The most credible of the sceptics, Richard Lindzen of MIT, has proved a disappointment for the likes of the Lavoiser Group. He was a member of the expert panel appointed by the US National Academy of Science which recently confirmed the reality of global warming. While noting uncertainties, the committee stated that it 'generally agrees with the assessment of human-caused climate change presented in the IPCC Working Group I (WG I) scientific report' which 'accurately reflects the current thinking of the scientific community on this issue'. Lindzen still opposes the Kyoto Protocol and criticises aspects of the IPCC models, but he is now too close to the scientific consensus position for the comfort for the Lavoisier Group.

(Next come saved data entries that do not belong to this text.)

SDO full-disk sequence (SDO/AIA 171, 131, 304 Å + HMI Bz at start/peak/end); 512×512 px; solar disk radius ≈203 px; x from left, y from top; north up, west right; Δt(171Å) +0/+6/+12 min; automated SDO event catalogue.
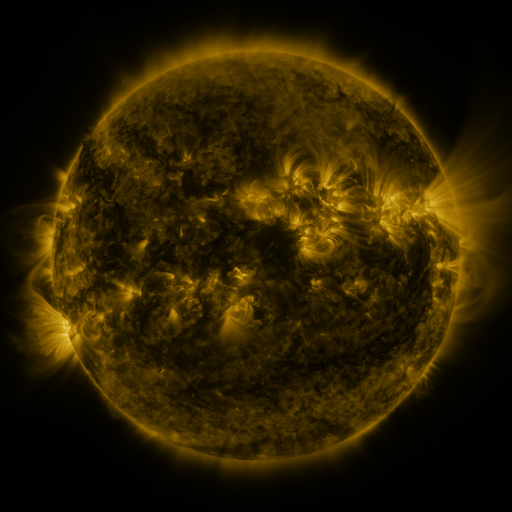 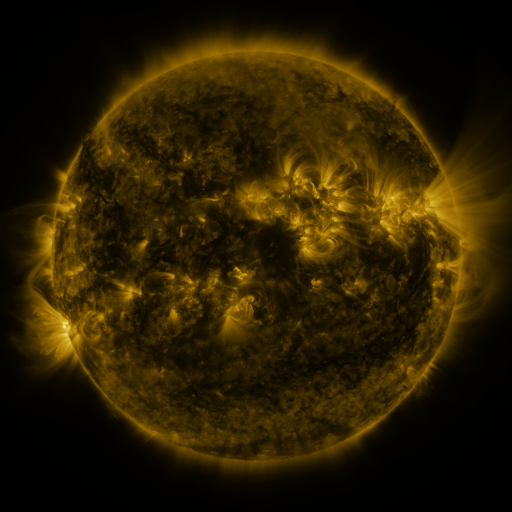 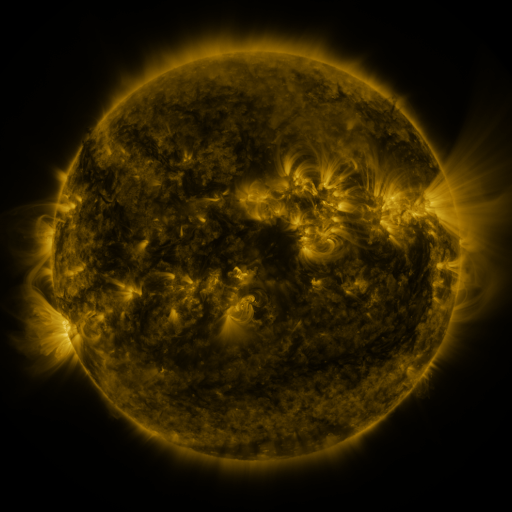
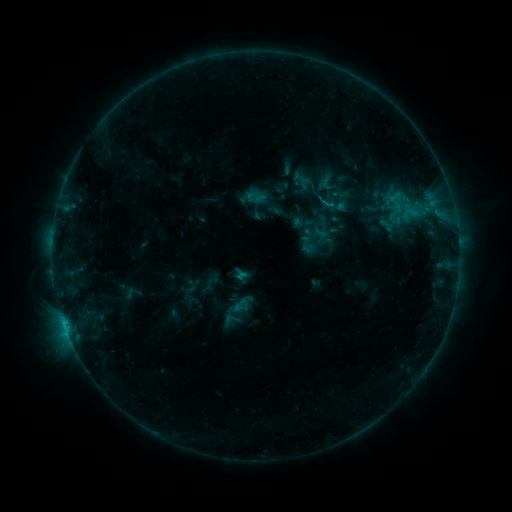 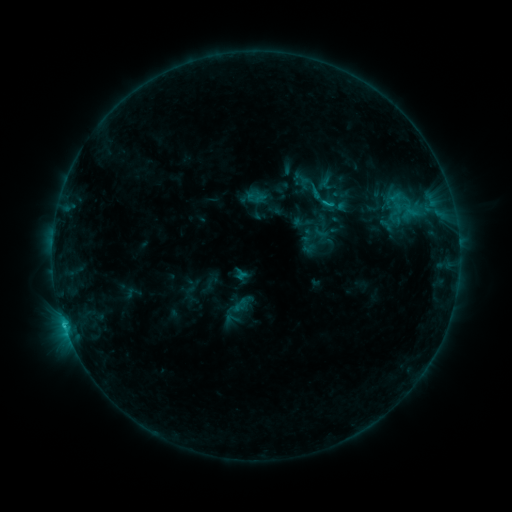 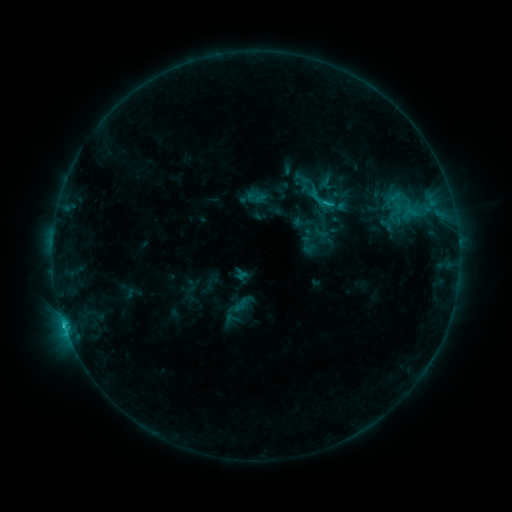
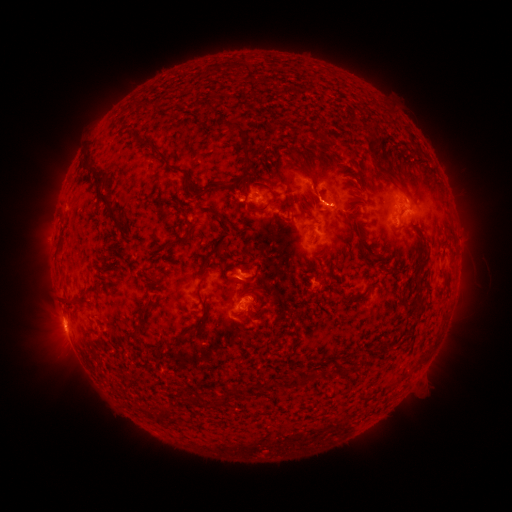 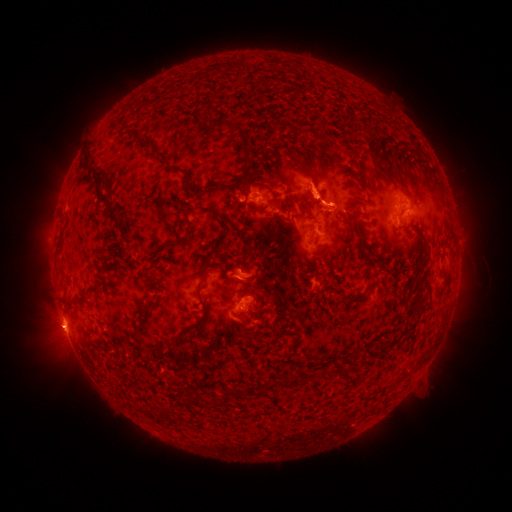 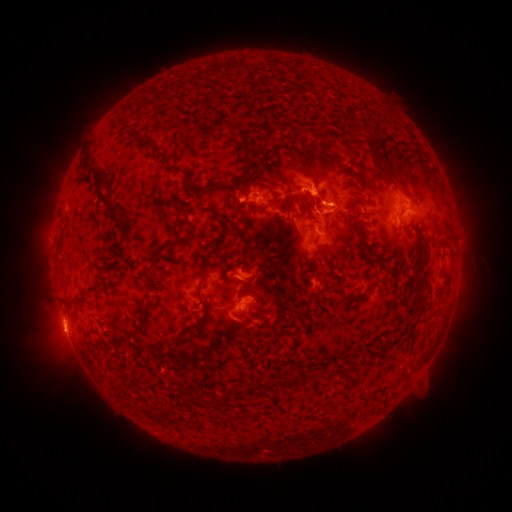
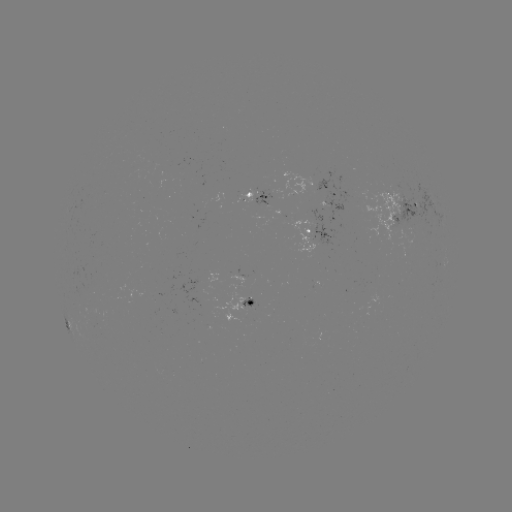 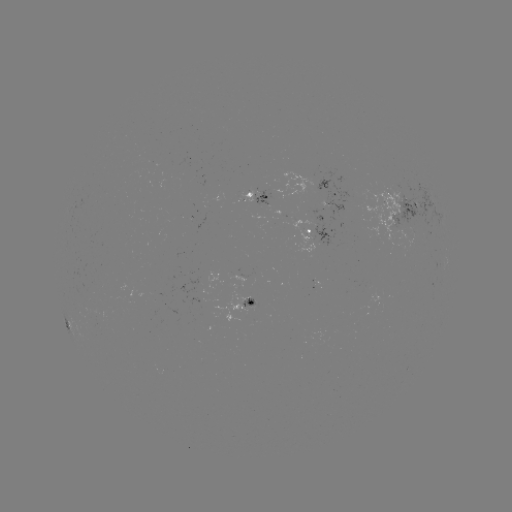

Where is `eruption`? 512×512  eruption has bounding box [291, 167, 342, 218].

Some correspondents suggested that I had been unfair in suggesting that the Lavoisier Group believed that 'fairies at the bottom of the garden' would make the global warming problem go away. A closer examination of the Group's output suggests a belief, not only in fairies, but in demons and hobgoblins. In a recent Parliamentary submission, the Group asserted that the Kyoto Protocol raised 'the fear of invasion' and represented 'Éthe most serious challenge to our sovereignty since the Japanese Fleet entered the Coral Sea on 3 May, 1942.'

Finally, I can't resist commenting on the suggestion by Andrew Thomson MHR (Letters 17 April) that Peter Walsh's views should be given special credence because, unlike me, Walsh '.had the guts to seek election to Parliament' Does Thomson really believe that only politicians and ex-politicians are entitled to participate in public debate?

Professor John Quiggin is a Senior Research Fellow of the Australian Research Council, based at the Australian National University and Queensland University of Technology.